Material to process:
^^^^^^^^^^^^^^^^
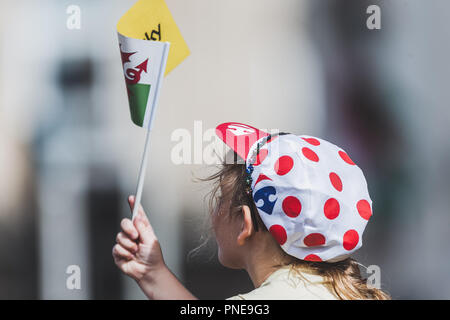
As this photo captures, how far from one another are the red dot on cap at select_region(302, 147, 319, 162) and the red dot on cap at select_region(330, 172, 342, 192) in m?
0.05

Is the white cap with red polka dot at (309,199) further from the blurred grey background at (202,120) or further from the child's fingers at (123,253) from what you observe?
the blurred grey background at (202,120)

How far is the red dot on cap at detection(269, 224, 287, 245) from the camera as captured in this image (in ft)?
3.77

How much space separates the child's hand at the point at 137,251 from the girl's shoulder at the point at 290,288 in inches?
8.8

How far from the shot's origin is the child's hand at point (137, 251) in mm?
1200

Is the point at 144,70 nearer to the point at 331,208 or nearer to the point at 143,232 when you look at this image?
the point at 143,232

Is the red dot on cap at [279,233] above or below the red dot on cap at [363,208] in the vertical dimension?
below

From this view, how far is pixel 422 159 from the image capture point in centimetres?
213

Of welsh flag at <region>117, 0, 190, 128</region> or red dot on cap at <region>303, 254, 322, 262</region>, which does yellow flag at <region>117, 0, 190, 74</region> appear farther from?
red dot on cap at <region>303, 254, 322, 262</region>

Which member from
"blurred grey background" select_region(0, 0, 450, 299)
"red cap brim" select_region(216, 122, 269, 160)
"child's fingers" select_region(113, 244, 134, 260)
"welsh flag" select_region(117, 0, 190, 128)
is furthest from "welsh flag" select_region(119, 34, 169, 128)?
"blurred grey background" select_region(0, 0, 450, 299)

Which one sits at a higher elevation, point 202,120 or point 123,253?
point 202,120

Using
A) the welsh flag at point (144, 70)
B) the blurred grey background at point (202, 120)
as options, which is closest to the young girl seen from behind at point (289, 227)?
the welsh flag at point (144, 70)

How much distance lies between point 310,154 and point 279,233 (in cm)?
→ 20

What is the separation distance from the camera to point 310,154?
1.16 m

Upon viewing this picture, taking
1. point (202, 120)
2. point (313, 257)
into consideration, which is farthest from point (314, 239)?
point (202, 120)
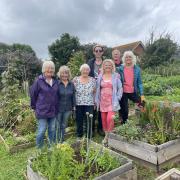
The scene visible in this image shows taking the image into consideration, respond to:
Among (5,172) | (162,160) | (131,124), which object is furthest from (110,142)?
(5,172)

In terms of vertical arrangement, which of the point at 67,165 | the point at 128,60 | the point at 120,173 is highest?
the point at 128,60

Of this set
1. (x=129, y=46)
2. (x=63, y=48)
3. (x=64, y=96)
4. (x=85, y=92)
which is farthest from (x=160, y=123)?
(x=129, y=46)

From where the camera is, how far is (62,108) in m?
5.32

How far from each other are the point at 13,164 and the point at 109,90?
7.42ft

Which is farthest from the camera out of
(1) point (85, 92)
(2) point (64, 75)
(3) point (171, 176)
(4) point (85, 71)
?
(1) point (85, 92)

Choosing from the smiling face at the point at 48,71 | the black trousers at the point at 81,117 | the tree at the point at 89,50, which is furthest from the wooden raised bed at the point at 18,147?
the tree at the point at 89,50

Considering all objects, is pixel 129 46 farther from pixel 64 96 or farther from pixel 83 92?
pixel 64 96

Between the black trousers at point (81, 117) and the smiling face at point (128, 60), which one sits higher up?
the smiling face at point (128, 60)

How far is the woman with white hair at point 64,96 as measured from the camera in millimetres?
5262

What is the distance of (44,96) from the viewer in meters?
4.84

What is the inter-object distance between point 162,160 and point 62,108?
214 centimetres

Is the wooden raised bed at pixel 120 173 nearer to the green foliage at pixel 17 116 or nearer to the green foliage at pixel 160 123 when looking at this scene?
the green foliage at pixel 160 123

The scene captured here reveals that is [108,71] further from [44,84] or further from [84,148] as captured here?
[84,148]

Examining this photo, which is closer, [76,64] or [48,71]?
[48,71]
^^^^^^^^^^^^^^^^
Work to do:
Output the line that contains "The scene visible", followed by every later line in the listing, with no line omitted and none added.

Answer below:
The scene visible in this image shows taking the image into consideration, respond to:
Among (5,172) | (162,160) | (131,124), which object is furthest from (110,142)?
(5,172)

In terms of vertical arrangement, which of the point at 67,165 | the point at 128,60 | the point at 120,173 is highest?
the point at 128,60

Of this set
1. (x=129, y=46)
2. (x=63, y=48)
3. (x=64, y=96)
4. (x=85, y=92)
which is farthest from (x=160, y=123)?
(x=129, y=46)

From where the camera is, how far is (62,108) in m?
5.32

How far from each other are the point at 13,164 and the point at 109,90?
7.42ft

Which is farthest from the camera out of
(1) point (85, 92)
(2) point (64, 75)
(3) point (171, 176)
(4) point (85, 71)
?
(1) point (85, 92)

Choosing from the smiling face at the point at 48,71 | the black trousers at the point at 81,117 | the tree at the point at 89,50, which is furthest from the wooden raised bed at the point at 18,147?
the tree at the point at 89,50

Considering all objects, is pixel 129 46 farther from pixel 64 96 or farther from pixel 83 92?
pixel 64 96

Between the black trousers at point (81, 117) and the smiling face at point (128, 60), which one sits higher up?
the smiling face at point (128, 60)

How far is the woman with white hair at point 64,96 as measured from the camera in millimetres?
5262

What is the distance of (44,96) from the viewer in meters?
4.84

What is the inter-object distance between point 162,160 and point 62,108?
214 centimetres

Is the wooden raised bed at pixel 120 173 nearer to the green foliage at pixel 17 116 or nearer to the green foliage at pixel 160 123 when looking at this scene?
the green foliage at pixel 160 123

The scene captured here reveals that is [108,71] further from [44,84] or further from [84,148] as captured here?
[84,148]

Examining this photo, which is closer, [76,64] or [48,71]?
[48,71]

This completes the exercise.